Luke

36 8 8
                                    

"Ya masa air segitu banyak gak bisa nembus selimut? Ngaco aja lu, Ka."

"Makanya, bangun pagi. Demen banget mati suri sih lu, heran gua."

Gue menerawang sekeliling, namun kali ini ngga menemukan papa di samping; melainkan mama, tapi beliau tidur di sofa.

Bersandar di bantal, gue menghela nafas pasrah.
Kenapa jadi lemes banget, ya?

"Gimana lu ngga kesiangan, jam segini aja masih ngalong, nelfon sembunyi sembunyi. Udah gila lu, emang."

"—woy, kaka nelfon nih!"

"Mampus, biar pada bangun."

Gue mengernyit; mendapati suara Calum yang girang bukan main. Ia bertengger di pinggir jendela, seperti biasanya. Namun kali ini, ia tidak bertengger persis disamping gue—ia bertengger di jendela dekat TV—dua jendela jaraknya dari sini.

Kalo gue panggil, pasti dia langsung selesai nelfon...

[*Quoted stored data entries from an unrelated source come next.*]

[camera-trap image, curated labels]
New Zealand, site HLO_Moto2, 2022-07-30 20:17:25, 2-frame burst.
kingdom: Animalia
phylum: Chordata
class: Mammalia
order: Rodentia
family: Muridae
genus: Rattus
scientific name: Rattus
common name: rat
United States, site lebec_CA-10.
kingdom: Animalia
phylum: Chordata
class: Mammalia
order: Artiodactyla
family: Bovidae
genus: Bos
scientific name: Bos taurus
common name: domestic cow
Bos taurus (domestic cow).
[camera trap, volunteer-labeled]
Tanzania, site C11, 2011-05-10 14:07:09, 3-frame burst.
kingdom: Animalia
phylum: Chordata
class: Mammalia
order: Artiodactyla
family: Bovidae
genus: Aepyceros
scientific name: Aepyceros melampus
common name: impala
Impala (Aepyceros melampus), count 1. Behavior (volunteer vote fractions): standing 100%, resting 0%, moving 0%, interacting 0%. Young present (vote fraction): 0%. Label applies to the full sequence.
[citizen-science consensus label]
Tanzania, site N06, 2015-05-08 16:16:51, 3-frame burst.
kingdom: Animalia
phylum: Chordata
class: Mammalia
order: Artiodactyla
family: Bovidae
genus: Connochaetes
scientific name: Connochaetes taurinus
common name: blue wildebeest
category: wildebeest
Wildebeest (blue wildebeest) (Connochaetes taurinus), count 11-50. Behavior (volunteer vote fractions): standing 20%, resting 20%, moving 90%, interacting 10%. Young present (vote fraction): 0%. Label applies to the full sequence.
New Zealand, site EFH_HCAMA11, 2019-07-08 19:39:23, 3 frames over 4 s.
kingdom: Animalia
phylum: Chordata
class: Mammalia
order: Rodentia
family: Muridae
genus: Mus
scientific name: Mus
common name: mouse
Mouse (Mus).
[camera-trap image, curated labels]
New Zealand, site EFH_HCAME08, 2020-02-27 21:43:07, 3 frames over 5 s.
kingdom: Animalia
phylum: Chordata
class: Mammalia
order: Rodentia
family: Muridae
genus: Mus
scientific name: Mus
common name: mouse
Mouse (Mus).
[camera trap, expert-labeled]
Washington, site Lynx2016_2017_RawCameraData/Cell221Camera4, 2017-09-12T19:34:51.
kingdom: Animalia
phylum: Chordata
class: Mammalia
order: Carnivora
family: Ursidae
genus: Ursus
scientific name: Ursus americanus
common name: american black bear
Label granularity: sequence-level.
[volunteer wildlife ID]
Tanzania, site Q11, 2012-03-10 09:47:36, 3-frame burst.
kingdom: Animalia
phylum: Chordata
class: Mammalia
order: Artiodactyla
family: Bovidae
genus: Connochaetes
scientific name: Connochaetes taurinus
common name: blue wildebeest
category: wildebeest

Gue samper, deh. Tapi diem diem; kalo ngga, sama aja boong.

Perlahan, gue bangun dari tempat tidur; berjalan menghampiri Cal yang kini masih duduk—tersenyum dengan telfon menempel di telinganya.

"Kakak jelek!"

Gue spontan berhenti. Itu... Suara Kaka, kan?

"Lah, lu lebih jelek." Sahut Cal. "Mama ngidam liat monyet pas hamil lo kayaknya."

"Lah, mama ngidam liat gorila, pas hamil kakak."

"Cal?" Panggil gue; membuatnya terlonjak—hampir tergelincir dari jendela, kalau aja dia ngga pegangan dinding.

"Udah dulu, gua ada urusan. Call me anytime." Sergahnya, yang tanpa menunggu jawaban Kaka lantas mematikan sambungan; pandangannya sinis menatap gue.

"Apaan sih, lo?" Decaknya. "Awas, gua mau ke wc."

"Itu siapa?" Tanya gue, berdiri tepat di hadapannya; menghadangnya pergi.

"Bukan siapa siapa." Gelengnya, mendorong bahu gue halus. "Awas."

"Cal—"

Pandangan gue lambat laut menjadi gelap; tubuh gue terhempas entah kemana— suara Cal menjadi samar, sampai akhirnya pandangan gue hilang sempurna.

"Luke!"

"Lu— Jack, tolongin gua!"

Bising namun samar; rasanya aneh.

"Lewi!"

Gue pasrah; membiarkan semua orang mengangkat gue—melakukan apapun pada gue.

nyerah.

***

"Lewi?"

"Tadi terakhir gimana, cal?"

"Tiba tiba dia udah jatoh. Jatoh sendiri tante, beneran, aku ngga ngapa ngapain."

Gue perlahan membuka mata; menemukan mama, jack, dan Cal; menatap gue seakan gue baru aja ditabrak mobil.

"Sayang?" Mama mengusap rambut gue halus. "You okay, honey?"

Calum menyilangkan tangan di dada; tampangnya tampak songong, tapi jelas, khawatir tercorak disana.

"Lew?" Kali ini Jack buka suara. "Gimana rasanya?"

Gue menggeleng pelan.
"Ng-nggak..."

"Nggak apa? Ngga enak, ya?" tanya mama; membuat gue menggeleng setelahnya.

"Nggak apa apa." Gue tersenyum paksa. "Sorry for making you guys worried."

"Gimana ceritanya..." Lirih Cal, menatap gue. "--Gimana caranya, sampe lo pingsan?"

Gue menatap mama sekilas, lantas menggeleng.
"L-Lemes aja..."

"Cal," mama menepuk pundak Cal; seakan tau bahasa mata gue. "Tolong beliin om andy rokok, dong."

"Katanya udah berhenti?" sungut Cal. "Gak mau, ah."

"Tante denger, kamu sama Ben mau ke coachella?" Tanya mama; membuat Calum mendengus gondok.

"Mau yang mana? isi berapa?" Sungut Calum, membuat mama spontan tersenyum penuh kemenangan.

"Terserah kamu."

"Yaudah, aku beliin honey pop." Sungutnya lagi, yang tanpa persetujuan mama langsung meloyor pergi.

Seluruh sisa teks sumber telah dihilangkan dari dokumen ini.